Yuri Matiyasevich utilized a method involving Fibonacci numbers, which grow exponentially, in order to show that solutions to Diophantine equations may grow exponentially. Earlier work by Julia Robinson, Martin Davis and Hilary Putnam – hence, MRDP – had shown that this suffices to show that every computably enumerable set is Diophantine.

==Application to Hilbert's tenth problem==
Hilbert's tenth problem asks for a general algorithm deciding the solvability of Diophantine equations.

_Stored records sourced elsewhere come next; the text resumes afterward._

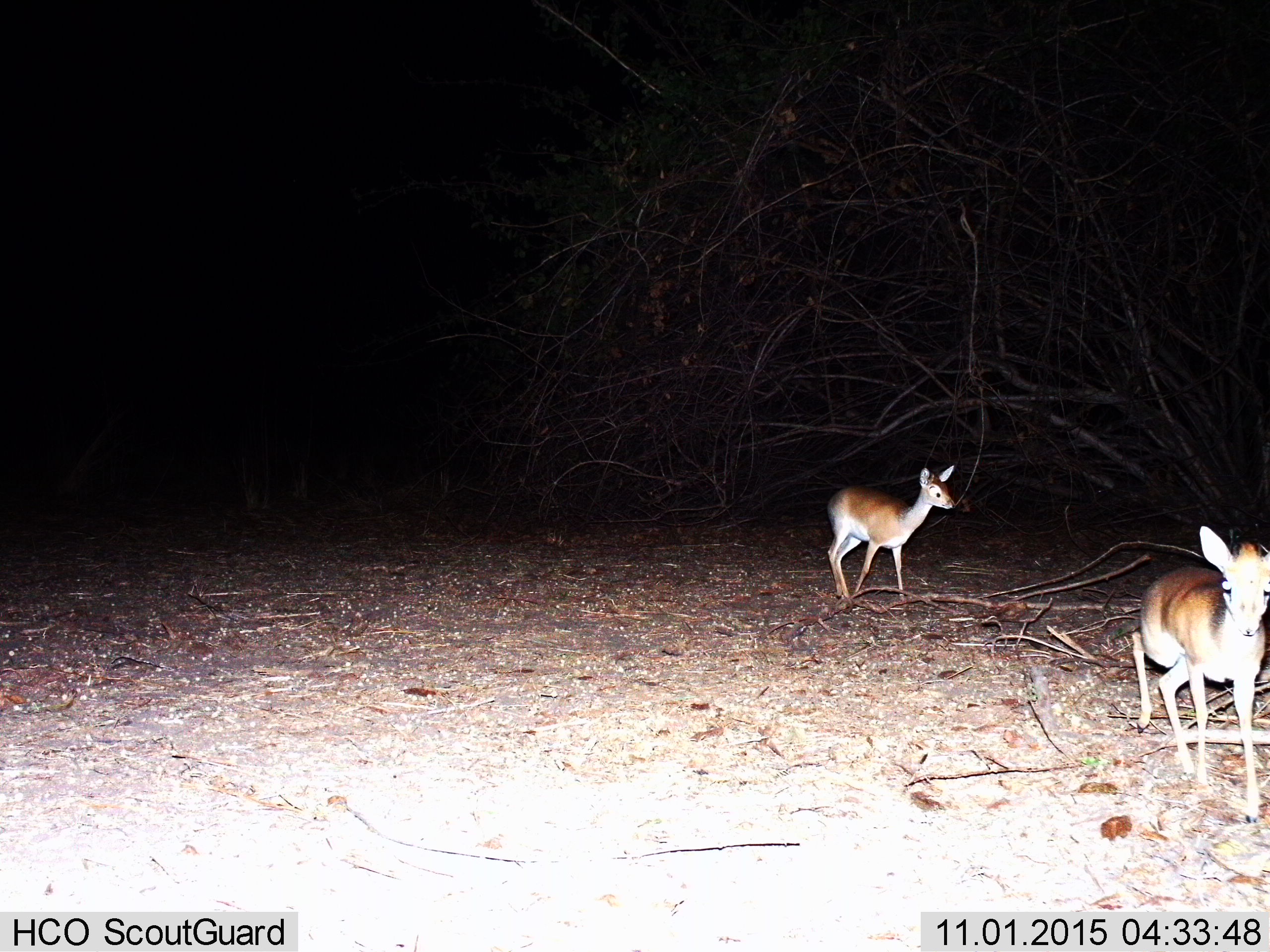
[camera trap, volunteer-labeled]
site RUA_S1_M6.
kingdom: Animalia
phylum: Chordata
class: Mammalia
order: Artiodactyla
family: Bovidae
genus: Madoqua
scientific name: Madoqua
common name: dik-dik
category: dikdik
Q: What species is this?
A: Dikdik (dik-dik) (Madoqua).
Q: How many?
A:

The conjunction of Matiyasevich's result with the fact that most recursively enumerable languages are not decidable implies that a solution to Hilbert's tenth problem is impossible.

===Refinements===

Later work has shown that the question of solvability of a Diophantine equation is undecidable even if the equation only has 9 natural number variables (Matiyasevich, 1977) or 11 integer variables (Sun Zhiwei, 1992).

==Further applications==

Matiyasevich's theorem has since been used to prove that many problems from calculus and differential equations are unsolvable.

One can also derive the following stronger form of Gödel's first incompleteness theorem from Matiyasevich's result:

Corresponding to any given consistent axiomatization of number theory, one can explicitly construct a Diophantine equation that has no solutions, but such that this fact cannot be proved within the given axiomatization.

According to the incompleteness theorems, a powerful-enough consistent axiomatic theory is incomplete, meaning the truth of some of its propositions cannot be established within its formalism. The statement above says that this incompleteness must include the solvability of a Diophantine equation, assuming that the theory in question is a number theory.